Si l’affaire avait eu lieu, Rota aurait été candidat à sa réélection en tant que libéral en même temps qu’il combattait le gouvernement libéral devant les tribunaux. Mais il rejette la suggestion qui aurait été gênante.
« Vous devez séparer le processus de la politique et du processus à la chambre, c’est là que se trouvaient mes fonctions en tant que président », a déclaré Rota dans l’interview.
« Je ne peux pas dire que j’étais d’accord avec (la décision de saisir le tribunal) mais c’était une décision qu’ils ont prise et en tant que Président, j’ai dû défendre le privilège de la Chambre et la décision que la Chambre a prise, ce que je sentais faire très à l’aise. »
En effet, il a déclaré qu’il aurait peut-être été utile, si l’affaire avait eu lieu, d’obtenir des éclaircissements judiciaires sur la question de savoir si la Chambre des communes est, comme les députés l’insistent, une loi en elle-même ou si elle est limitée par les lois mêmes qu’elles adoptent sur des choses comme la sécurité nationale. qui s’appliquent à tout le monde.
« La clarté n’est peut-être pas une mauvaise chose », a-t-il déclaré.
Cela dit, Rota pense que le processus « s’est déroulé comme il se doit ». Le gouvernement n’a pas divulgué de documents qui, selon lui, devraient rester confidentiels et la Chambre n’a pas concédé son droit ou son pouvoir d’exiger de les voir.
« Personnellement, j’aurais aimé voir un peu plus de négociations entre les parties et elles auraient pu parvenir à un accord », a-t-il déclaré.
« Mais lorsque vous vous dirigez vers une élection, vous pouvez comprendre qu’il y a certaines positions qui doivent être prises des deux côtés et que ce genre de choses a entravé les négociations, disons. »
Les élections étant désormais terminées, Rota espère que les deux parties finiront par parvenir à un compromis qui permettra aux députés de l’opposition, avec les garanties appropriées, d’enfin consulter les documents qui, ils l’espèrent, permettront de mieux comprendre pourquoi les scientifiques Xiangguo Qiu et son mari, Keding Cheng , ont été escortés hors du Laboratoire national de microbiologie de Winnipeg en juillet 2019 et licenciés par la suite en janvier 2021.
Ils veulent également voir des documents liés au transfert, supervisé par Qiu, des virus mortels Ebola et Henipah à l’Institut chinois de virologie de Wuhan en mars 2019.
Parce que la nouvelle Chambre est presque identique à celle qu’elle a remplacée, Rota a déclaré que les députés ont « en quelque sorte repris là où ils étaient avant » les élections.
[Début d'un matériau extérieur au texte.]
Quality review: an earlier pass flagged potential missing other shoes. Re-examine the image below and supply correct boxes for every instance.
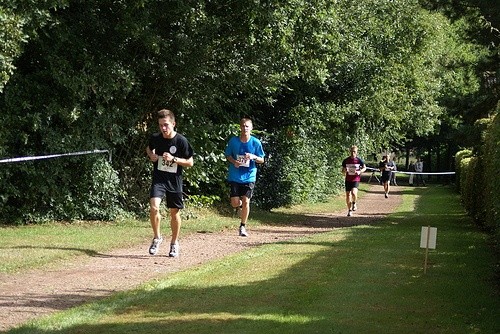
[352,202,357,211]
[239,226,247,236]
[347,210,351,216]
[385,192,389,199]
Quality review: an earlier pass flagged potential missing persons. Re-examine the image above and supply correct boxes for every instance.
[225,118,266,237]
[342,146,367,216]
[380,152,398,199]
[415,157,426,186]
[146,109,194,257]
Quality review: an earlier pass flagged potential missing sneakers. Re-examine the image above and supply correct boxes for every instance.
[169,241,181,257]
[149,237,163,255]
Pourtant, il pense qu’il y a eu un ton un peu moins partisan au cours des quatre brèves semaines où la Chambre a siégé jusqu’à présent.
« L’hyperpartisane qui existe juste avant une élection s’est en quelque sorte calmée », a-t-il déclaré. « Avec le nouveau Parlement, ils l’ont un peu atténué. »
Jusqu’à présent, cependant, la question des documents de l’ASPC n’est toujours pas résolue.
Rota a rejeté une offre conservatrice de rétablir l’ordre de la Chambre pour les documents, jugeant que l’ordre a expiré lorsque le Parlement a été dissous pour les élections. Les conservateurs examinent maintenant leurs « prochaines étapes » pour mettre fin à ce qu’ils appellent une dissimulation libérale.
Le leader du gouvernement à la Chambre des communes, Mark Holland, a quant à lui proposé un compromis : créer un comité spécial multipartite, habilité par la sécurité, pour consulter les documents non caviardés, aidé par un panel de trois anciens juges seniors qui décideraient quelles informations pourraient être rendues publiques et comment.
Les conservateurs ont rejeté cette offre, mais le NPD et le Bloc québécois n’ont pas encore répondu.
Ce rapport de La Presse Canadienne a été publié pour la première fois le 20 décembre 2021.